The Mediterranean area is one of the world most exposed territories to the occurrence of meteorological hazards (Llasat et al. 2010b). In particular, the main risks are associated with extreme precipitation events impacting complex orography and densely urbanized areas, often leading to floods and flash-floods, landslides, infrastructure damages and agricultural losses, as well as casualties. Italy, as part of the Mediterranean area, is a climate change hot-spot, meaning that the potential impacts of climate change are expected to be particularly pronounced in its territory (Giorgi 2006). In this respect, the availability of cloud-resolving NWP capabilities at the national and regional level is a matter of great importance.
Nowadays, different cloud-resolving NWP models are available in Italy as reported briefly hereafter. ARPA Emilia-Romagna (the Regional Agency for Environmental Protection of Emilia-Romagna), the Italian Air Force and ARPA Piemonte (the Regional Agency for Environmental Protection of Piedmont) operate the COnsortium for Small-scale MOdeling (Baldauf et al. 2011, COSMO). LAMMA (Environmental Modelling and Monitoring Laboratory for Sustainable Development) operates the Weather Research and Forecasting (Skamarock et al. 2008, WRF) model at 3 km grid-spacing (Capecchi and Buizza 2019) and the MOdello LOCale (Tettamanti et al., 2002; Malguzzi et al., 2006; Trini Castelli et al., 2020; Buzzi et al., 2014, MOLOCH) model at 2.5 km over Italy using both ECMWF-IFS (European Center for Medium-Range Weather Forecasts-Integrated Forecasting System) and NCEP-GFS (National Center for Environmental Protection-Global Forecasting System) initial and boundary conditions data. ISAC-CNR develops and operates the MOLOCH model at 1.25 km grid-spacing over Italy using NCEP-GFS analysis as initial condition and GLOBO model forecasts as boundary conditions (Malguzzi et al. 2011). MOLOCH is also operated at ISPRA (Higher Institute for Environmental Protection and Research), as part of the Hydro-Meteo-Marine forecasting System (SIMM) at 2.5 km grid-spacing (Mariani et al. 2015), and at ARPA Liguria (since, roughly, the early 2000s) at 1.5 km. Operational forecasting activities are also ongoing at CETEMPS (Center of Excellence Telesensing of Environment and Model Prediction of Severe events), where WRF is run at up to 1 km horizontal grid-spacing.

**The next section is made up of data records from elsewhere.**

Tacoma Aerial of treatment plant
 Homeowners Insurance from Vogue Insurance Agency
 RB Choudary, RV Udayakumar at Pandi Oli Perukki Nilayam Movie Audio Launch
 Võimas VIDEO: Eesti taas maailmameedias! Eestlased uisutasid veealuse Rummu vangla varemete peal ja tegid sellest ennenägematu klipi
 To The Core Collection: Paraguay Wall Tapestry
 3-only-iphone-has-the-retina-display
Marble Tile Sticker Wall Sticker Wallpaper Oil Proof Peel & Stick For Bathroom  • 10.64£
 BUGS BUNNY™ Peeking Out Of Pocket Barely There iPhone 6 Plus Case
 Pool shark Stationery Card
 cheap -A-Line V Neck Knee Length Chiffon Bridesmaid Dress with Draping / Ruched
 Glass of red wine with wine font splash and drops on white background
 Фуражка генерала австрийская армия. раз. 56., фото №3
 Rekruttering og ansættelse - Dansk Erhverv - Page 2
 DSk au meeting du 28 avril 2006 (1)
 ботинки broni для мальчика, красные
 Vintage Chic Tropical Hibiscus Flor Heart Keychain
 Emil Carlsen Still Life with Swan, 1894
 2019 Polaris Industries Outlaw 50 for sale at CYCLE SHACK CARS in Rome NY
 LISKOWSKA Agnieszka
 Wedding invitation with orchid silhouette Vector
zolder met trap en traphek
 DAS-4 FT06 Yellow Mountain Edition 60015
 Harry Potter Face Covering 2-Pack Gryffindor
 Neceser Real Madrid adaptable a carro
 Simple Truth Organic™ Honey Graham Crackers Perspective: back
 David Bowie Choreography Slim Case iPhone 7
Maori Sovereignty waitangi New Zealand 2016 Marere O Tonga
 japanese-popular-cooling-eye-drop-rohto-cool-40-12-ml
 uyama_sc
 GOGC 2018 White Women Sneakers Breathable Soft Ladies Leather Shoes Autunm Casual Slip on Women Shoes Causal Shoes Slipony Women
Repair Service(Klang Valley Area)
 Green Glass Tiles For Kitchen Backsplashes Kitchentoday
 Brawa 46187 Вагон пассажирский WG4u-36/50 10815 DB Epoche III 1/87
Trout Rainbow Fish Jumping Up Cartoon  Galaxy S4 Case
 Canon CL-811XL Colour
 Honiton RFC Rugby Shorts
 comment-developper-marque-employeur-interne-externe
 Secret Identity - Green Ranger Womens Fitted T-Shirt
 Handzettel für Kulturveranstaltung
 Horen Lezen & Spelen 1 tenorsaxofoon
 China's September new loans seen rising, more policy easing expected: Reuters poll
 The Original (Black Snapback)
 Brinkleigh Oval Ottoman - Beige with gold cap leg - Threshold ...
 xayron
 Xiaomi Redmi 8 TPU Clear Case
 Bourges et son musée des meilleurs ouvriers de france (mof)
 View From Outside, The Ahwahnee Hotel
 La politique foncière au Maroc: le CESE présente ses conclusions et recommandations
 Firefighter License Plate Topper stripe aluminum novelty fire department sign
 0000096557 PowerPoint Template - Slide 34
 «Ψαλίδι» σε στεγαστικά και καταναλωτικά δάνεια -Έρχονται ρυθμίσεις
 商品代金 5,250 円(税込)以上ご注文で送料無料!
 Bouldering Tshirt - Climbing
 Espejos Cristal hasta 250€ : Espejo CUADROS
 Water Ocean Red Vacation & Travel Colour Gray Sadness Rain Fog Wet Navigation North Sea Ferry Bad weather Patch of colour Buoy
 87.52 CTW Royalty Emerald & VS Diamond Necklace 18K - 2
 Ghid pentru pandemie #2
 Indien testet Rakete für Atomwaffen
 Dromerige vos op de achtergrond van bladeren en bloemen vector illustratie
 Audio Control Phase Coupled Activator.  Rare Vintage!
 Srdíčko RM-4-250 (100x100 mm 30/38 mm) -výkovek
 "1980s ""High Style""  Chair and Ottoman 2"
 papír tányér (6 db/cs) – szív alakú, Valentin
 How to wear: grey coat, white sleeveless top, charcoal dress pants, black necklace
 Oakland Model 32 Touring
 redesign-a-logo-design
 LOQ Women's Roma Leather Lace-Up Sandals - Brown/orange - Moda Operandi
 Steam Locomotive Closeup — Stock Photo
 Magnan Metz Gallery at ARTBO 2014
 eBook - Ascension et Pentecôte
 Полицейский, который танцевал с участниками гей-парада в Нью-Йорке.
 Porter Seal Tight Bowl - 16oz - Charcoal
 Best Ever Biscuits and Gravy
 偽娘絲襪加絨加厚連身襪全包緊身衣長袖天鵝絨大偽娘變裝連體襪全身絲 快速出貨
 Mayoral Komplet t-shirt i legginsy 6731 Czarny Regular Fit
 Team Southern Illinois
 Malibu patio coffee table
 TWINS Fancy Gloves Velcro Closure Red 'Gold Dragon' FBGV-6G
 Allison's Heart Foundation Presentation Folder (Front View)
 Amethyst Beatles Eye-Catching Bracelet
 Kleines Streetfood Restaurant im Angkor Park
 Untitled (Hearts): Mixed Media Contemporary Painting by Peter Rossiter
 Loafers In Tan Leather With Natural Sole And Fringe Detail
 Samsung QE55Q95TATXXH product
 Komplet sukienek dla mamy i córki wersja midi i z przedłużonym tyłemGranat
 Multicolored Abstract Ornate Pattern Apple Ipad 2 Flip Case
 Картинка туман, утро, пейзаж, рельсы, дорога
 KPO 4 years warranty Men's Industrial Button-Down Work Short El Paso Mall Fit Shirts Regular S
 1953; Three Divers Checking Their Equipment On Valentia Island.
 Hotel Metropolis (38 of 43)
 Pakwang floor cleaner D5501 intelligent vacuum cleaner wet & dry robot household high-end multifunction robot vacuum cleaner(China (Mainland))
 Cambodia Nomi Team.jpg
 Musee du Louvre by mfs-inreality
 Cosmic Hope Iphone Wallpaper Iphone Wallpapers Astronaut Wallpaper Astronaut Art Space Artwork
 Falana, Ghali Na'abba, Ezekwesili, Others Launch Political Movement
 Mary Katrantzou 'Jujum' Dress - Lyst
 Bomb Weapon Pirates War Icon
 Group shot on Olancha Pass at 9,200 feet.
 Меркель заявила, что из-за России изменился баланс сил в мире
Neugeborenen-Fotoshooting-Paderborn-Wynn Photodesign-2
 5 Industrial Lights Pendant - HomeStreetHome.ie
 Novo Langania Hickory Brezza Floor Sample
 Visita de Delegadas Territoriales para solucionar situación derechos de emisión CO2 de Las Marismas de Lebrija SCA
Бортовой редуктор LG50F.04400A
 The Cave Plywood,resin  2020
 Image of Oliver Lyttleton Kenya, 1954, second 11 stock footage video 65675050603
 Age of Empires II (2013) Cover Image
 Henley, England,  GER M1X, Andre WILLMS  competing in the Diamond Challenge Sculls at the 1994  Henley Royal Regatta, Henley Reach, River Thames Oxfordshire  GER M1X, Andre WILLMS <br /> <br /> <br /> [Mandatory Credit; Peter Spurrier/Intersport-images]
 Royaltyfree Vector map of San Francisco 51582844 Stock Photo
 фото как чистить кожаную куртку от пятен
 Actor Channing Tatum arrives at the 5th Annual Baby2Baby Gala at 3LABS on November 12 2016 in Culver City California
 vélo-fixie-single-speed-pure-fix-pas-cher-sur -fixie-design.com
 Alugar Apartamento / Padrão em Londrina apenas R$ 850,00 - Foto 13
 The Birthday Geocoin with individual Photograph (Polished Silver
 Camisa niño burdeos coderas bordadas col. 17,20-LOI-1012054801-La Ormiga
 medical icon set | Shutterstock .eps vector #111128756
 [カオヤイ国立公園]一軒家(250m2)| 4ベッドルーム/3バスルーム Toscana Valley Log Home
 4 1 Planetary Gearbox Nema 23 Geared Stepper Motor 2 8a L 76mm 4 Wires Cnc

CIMA Research Foundation (CIMA, hereafter) has a significant experience in using the WRF model for hydro-meteorological research applications in tropical and subtropical areas (Parodi and Tanelli 2010; Marras et al. 2017; Viterbo et al. 2016), and for mid-latitude severe weather studies (Parodi et al. 2012; Fiori et al. 2014; Viterbo et al. 2016; Fiori et al. 2017; Lagasio et al. 2017; Parodi et al. 2019; Silvestro et al. 2019; Meroni et al. 2018). Recently, a solid know-how on Data Assimilation (DA) simulations for high impact weather events has been developed, as well. In particular, the WRFDA software (Barker et al. 2012) has been exploited, using cutting edge observations and techniques. For example, a new operator for the assimilation of radar data was developed by Lagasio et al. (2019c), or high resolution satellite-derived maps were assimilated by Lagasio et al. (2019b) and Lagasio et al. (2019a), showing a positive impact on the forecast of heavy rainfall events in Italy. CIMA is also actively involved in research activities about the impacts that the assimilation of high resolution water vapor maps has on the forecast of heavy rains (Meroni et al. 2020). These activities also contribute to the development of a future geosynchronous SAR (Synthetic Aperture Radar) satellite mission (Ruiz Rodon et al. 2013; Monti Guarnieri and Rocca 2017; Monti Guarnieri et al. 2018; Lagasio et al. 2020), which would provide unprecedented observations of the water cycle on Earth. Starting from 2018 CIMA has provided the outputs of two WRF modelling setups to ARPA Liguria (the Regional Agency for Environmental Protection of Liguria) and to the Italian Civil Protection Department for operational purposes, in particular an open loop setup covering the entire country (see next section for the details), and a setup with DA covering the northern part of Italy (not shown).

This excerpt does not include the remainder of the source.